Divorced father talking to an estranged child

When a Child Gets Estranged from a Parent During a Divorce

Unfortunately, one parent and a child or children become estranged during a lot of divorces. An estranged child is hostile to or continuously angry with one of his or her parents. The child often refuses to have visitation or custodial access time with that parent. One way to look at estrangement is the controversial theory of parental alienation.* I believe it’s more helpful to consider all the reasons for estrangement instead of blaming one parent for alienating the child.

Whose fault is the estrangement?

The favored parent may say that the other parent is the cause of the problem. He or she will have numerous examples of the wrongful conduct of the other parent. The rejected parent will list all the alienating, hurtful and destructive actions the favored parent engaged in, causing estrangement with the child. It’s important for both parents to recognize that the other parent is not the single cause of the estrangement.

In a case like this, when the parents cannot agree on custody or visitation, the court will appoint an attorney for the child so the child’s beliefs and opinions are considered.

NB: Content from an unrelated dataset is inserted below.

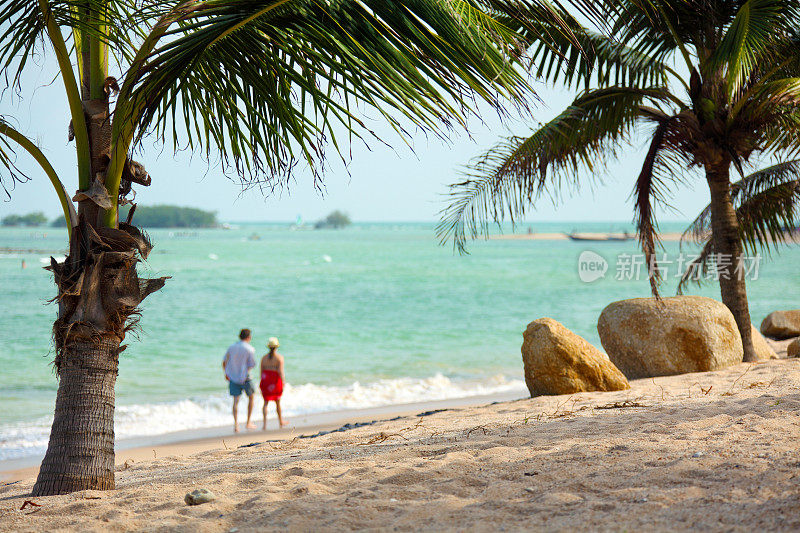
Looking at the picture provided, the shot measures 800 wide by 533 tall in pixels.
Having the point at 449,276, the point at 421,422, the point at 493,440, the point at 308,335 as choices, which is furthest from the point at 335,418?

In addition to an attorney representing the child, family therapy is essential to healing the estrangement. Both parents and the child must be involved in the therapy. Without therapy, the attorneys’ efforts at resolving the dispute will only disintegrate into cycles of blame.

Therapy can help with poor parenting skills

Both parents usually contribute to a child’s estrangement. A good therapist will try to determine if there are elements of poor parenting on either side. (I’m not addressing objective, extreme causes of estrangement like substance abuse in this article.) The rejected parent may be verbally abusive or say spiteful, inappropriate or untrue things about the other parent; there may have been several incidents of poor parenting that contributed to the estrangement. The favored parent may be overprotective or say spiteful, inappropriate or untrue things about the rejected parent. This could stem from a psychological need to be the “only” parent.

The child’s age and temperament or personality may affect how long the estrangement lasts. Family therapy and both parties changing their behavior may help a five-year-old significantly. On the other hand, a nineteen-year-old away at college may refuse to participate in therapy or refuse to see one parent at all. Whatever led to his or her estrangement may have taken place over years and be hard to reverse.

When there’s a new partner in the mix

If the non-favored parent has a new partner–girlfriend, boyfriend, or spouse–it may be one of the reasons the child is estranged. Children often blame the divorce on a parent who leaves the marriage for someone else. Even if the divorce isn’t recent, a new partner can cause children to feel hurt, abandoned or replaced. The non-favored parent often believes that the other parent has caused the estrangement by disparaged his or her new partner. In any case, the circumstances are complex. Everyone may need to participate in therapy to end the conflict and forge a path for the child to live peaceably with all three of the adults.

Some parents balk at paying for therapy because it’s expensive. “I didn’t cause the problem— why should I pay for therapy?” But the focus should be repairing the relationship for the child’s sake. Experience shows that without therapeutic intervention, the estrangement will probably continue.

Besides therapy, here are other steps can a rejected parent take to lessen the estrangement and establish a positive relationship with the child:

  • Write a letter (not just a brief email) telling the child how much he/she matters to you, and that you want to be part of the child’s life. Perhaps most importantly, say in the letter that you are sorry he/she is upset with you and apologize for any hurt you caused.
  • If the child will talk about why he/she is upset with you, listen. Let the child tell his/her side of the story without getting defensive. Consider honestly that some of the reasons may be true.
  • Send presents (not bribes) at appropriate times: birthday, Christmas or Chanukah or other religious holidays;
  • Get tickets to take the child to something they really enjoy—musical event, sports, museums or theme parks;
  • Refrain from criticizing the other parent. Acknowledge that the other parent loves the child;
  • Make sure that the child knows you would like to be part of his/her life, by going to school events or acknowledging a prize or honor they were awarded.
  • Enlist other family members to assist you in “bridging” the estrangement: grandparents, aunts and uncles, cousins. Even the other spouse, if possible. Maybe a family member can hold a holiday event or family get-together with other family member there. This might be an authentic, non-threatening setting for the rejected parent to personally interact with the child.

Above all, don’t give up. Estrangement doesn’t have to be lifelong or permanent. Sometimes estranged children need time to test you (“do you really love me?”) or to process what is happening when parents get separated or divorced.

*The alienation syndrome is a separate legal theory in child custody matters. I do not address it in this article.